:: PROBLEM TO WORK ON ::
Write out exactly the lines from the one containing "genus: Alces" through the last line of the records below, and no others.

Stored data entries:
──────
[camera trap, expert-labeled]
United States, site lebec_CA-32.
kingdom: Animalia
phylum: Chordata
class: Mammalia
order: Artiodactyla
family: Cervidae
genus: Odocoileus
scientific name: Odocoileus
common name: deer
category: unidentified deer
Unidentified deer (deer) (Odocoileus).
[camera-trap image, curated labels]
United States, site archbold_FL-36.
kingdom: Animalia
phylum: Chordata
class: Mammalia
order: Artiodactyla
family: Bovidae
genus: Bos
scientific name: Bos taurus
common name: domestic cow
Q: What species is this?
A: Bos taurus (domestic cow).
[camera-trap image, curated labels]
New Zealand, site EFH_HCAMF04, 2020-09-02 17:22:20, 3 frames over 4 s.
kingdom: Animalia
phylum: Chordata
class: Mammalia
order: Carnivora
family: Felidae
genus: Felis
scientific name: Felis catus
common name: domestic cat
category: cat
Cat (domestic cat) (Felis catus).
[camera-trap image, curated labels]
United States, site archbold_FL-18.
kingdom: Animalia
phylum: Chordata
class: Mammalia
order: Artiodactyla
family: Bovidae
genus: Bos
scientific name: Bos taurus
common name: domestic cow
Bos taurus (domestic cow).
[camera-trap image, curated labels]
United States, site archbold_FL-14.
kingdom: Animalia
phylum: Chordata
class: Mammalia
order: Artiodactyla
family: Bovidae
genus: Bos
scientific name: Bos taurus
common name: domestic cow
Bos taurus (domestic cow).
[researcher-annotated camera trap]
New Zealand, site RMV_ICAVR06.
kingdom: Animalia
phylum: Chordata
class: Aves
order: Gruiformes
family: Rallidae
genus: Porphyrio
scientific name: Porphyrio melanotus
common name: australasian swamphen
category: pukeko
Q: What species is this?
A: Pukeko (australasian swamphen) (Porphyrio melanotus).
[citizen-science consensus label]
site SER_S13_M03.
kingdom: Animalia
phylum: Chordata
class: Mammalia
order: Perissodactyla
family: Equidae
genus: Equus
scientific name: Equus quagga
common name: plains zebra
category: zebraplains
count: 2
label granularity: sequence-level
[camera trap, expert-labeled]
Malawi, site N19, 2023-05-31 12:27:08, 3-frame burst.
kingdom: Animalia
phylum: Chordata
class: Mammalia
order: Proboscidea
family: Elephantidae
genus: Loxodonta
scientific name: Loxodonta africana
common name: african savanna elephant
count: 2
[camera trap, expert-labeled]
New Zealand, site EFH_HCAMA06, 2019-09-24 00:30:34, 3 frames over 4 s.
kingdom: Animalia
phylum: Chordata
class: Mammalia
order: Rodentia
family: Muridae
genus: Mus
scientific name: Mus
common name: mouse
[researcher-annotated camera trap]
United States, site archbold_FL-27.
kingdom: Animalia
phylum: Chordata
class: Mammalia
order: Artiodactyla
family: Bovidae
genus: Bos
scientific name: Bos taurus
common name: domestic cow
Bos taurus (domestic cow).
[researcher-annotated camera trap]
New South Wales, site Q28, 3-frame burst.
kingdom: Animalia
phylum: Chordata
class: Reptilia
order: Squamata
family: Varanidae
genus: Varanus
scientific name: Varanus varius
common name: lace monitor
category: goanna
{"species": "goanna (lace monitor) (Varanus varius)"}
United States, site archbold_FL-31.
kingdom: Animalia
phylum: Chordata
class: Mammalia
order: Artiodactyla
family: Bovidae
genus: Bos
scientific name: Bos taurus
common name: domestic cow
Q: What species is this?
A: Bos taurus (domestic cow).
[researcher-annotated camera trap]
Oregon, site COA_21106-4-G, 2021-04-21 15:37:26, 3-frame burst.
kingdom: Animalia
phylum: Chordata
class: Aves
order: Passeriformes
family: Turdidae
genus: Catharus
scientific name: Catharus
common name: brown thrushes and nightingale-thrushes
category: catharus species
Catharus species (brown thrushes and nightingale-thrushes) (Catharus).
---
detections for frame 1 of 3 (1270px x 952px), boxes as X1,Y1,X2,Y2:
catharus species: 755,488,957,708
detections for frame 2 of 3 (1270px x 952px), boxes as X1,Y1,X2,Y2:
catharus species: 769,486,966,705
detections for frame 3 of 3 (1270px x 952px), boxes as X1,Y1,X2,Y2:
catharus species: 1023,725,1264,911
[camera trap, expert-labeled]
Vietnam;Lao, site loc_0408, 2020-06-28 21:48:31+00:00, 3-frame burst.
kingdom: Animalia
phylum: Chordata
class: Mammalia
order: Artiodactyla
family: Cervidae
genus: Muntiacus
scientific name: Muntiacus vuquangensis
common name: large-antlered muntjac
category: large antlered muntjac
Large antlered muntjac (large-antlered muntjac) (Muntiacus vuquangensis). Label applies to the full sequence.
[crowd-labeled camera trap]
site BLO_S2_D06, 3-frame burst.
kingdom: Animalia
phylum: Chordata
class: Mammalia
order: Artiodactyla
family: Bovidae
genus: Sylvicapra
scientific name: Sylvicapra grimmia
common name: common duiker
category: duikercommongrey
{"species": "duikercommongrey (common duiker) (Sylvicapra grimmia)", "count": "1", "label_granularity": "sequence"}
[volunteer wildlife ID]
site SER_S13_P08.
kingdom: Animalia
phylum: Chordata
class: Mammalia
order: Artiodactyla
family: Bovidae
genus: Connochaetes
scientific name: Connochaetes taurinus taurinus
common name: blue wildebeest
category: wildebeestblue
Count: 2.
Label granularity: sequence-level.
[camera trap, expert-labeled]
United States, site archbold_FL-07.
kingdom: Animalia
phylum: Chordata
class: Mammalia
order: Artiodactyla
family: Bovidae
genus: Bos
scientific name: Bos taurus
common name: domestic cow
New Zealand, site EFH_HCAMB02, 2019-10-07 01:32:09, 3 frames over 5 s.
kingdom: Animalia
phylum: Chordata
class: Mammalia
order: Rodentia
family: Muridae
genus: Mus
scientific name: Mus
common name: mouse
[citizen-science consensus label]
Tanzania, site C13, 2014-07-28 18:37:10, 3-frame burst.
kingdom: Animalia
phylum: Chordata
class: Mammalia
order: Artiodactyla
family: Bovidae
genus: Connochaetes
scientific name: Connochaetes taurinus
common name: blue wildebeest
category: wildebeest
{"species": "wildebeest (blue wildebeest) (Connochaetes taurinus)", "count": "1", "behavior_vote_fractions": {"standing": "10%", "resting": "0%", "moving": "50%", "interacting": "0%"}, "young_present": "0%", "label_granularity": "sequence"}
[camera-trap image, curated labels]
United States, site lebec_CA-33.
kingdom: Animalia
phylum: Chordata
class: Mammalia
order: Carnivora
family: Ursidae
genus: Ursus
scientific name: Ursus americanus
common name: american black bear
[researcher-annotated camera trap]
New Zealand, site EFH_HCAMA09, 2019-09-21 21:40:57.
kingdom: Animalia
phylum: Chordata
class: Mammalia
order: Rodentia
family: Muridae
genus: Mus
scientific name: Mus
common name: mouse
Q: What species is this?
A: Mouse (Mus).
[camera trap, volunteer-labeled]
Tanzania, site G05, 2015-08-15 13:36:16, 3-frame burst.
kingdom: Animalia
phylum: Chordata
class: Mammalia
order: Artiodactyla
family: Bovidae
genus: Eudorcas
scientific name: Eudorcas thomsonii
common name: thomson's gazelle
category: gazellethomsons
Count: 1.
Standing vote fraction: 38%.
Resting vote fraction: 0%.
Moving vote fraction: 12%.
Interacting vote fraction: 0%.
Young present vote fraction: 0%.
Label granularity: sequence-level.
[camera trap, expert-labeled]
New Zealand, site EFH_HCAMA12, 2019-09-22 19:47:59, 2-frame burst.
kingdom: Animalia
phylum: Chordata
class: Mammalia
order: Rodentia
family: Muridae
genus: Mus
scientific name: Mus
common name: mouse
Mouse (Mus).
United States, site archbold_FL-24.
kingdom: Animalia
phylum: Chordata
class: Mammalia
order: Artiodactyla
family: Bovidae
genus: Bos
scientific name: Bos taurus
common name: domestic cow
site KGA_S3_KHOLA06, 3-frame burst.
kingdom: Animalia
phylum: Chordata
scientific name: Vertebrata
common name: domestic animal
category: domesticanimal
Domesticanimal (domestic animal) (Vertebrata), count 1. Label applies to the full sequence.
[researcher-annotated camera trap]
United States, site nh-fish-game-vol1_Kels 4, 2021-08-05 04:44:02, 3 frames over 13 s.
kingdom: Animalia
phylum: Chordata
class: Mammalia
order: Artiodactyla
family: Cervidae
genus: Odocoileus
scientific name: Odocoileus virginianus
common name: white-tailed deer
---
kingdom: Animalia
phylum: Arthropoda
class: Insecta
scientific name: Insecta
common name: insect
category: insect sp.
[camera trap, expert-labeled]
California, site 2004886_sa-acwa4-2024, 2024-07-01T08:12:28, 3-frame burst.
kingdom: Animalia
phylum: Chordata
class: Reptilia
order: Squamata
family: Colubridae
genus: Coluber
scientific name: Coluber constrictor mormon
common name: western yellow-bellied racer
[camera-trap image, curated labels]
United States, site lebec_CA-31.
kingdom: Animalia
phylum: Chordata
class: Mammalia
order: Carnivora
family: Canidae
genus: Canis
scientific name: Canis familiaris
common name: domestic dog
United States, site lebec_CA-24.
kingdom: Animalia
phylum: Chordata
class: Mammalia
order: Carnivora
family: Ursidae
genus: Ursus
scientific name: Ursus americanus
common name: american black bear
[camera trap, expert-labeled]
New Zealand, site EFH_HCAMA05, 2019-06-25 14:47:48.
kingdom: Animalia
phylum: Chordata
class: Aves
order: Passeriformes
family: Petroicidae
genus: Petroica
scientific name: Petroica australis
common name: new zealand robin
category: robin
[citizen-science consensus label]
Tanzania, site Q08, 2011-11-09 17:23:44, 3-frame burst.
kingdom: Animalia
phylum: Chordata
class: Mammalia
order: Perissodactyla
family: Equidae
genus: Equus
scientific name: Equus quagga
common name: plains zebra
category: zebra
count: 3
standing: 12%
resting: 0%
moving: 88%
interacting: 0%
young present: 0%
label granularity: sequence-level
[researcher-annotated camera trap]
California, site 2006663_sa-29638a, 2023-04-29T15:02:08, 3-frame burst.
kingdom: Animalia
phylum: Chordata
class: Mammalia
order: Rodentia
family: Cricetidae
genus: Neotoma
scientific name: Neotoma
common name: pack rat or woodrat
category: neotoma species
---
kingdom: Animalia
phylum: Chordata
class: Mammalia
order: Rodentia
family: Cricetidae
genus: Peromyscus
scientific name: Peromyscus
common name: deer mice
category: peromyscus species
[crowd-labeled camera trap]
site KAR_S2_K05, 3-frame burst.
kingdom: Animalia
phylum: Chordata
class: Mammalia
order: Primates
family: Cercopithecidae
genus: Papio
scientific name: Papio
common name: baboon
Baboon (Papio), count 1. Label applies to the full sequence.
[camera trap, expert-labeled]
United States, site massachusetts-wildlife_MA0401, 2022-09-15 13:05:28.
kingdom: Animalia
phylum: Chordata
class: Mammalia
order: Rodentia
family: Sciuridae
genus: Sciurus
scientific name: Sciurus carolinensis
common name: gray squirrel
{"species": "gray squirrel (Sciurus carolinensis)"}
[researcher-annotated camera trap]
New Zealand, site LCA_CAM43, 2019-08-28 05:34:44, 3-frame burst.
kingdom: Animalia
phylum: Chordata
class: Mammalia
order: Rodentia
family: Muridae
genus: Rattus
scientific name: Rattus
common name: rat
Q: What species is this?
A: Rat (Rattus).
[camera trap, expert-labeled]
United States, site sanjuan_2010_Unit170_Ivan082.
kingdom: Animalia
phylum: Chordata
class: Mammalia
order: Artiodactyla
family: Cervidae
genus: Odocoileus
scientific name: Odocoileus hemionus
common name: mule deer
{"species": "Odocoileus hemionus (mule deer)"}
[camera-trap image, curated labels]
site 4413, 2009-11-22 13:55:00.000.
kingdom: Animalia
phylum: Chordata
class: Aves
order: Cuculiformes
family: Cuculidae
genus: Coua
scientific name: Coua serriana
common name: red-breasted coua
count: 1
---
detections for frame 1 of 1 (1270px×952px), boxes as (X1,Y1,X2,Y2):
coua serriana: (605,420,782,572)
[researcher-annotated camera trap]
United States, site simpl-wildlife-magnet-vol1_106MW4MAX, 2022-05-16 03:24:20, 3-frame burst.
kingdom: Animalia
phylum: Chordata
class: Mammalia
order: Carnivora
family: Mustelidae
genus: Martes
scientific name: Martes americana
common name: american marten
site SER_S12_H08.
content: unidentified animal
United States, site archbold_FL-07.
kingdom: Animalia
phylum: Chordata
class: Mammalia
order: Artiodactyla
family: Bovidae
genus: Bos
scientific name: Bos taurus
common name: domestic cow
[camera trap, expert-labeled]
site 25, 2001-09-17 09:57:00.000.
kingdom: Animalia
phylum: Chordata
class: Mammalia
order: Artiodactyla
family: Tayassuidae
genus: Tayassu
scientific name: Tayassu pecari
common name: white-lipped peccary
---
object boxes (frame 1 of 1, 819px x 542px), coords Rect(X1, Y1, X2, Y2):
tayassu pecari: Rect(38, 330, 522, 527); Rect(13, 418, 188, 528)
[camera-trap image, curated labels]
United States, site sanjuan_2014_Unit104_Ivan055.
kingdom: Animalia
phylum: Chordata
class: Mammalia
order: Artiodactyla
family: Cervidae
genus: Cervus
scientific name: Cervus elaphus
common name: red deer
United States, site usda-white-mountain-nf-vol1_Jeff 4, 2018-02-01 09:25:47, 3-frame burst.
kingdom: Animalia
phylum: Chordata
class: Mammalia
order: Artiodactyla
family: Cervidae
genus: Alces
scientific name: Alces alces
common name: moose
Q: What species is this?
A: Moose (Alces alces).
──────
:: TASK RESPONSE ::
genus: Alces
scientific name: Alces alces
common name: moose
Q: What species is this?
A: Moose (Alces alces).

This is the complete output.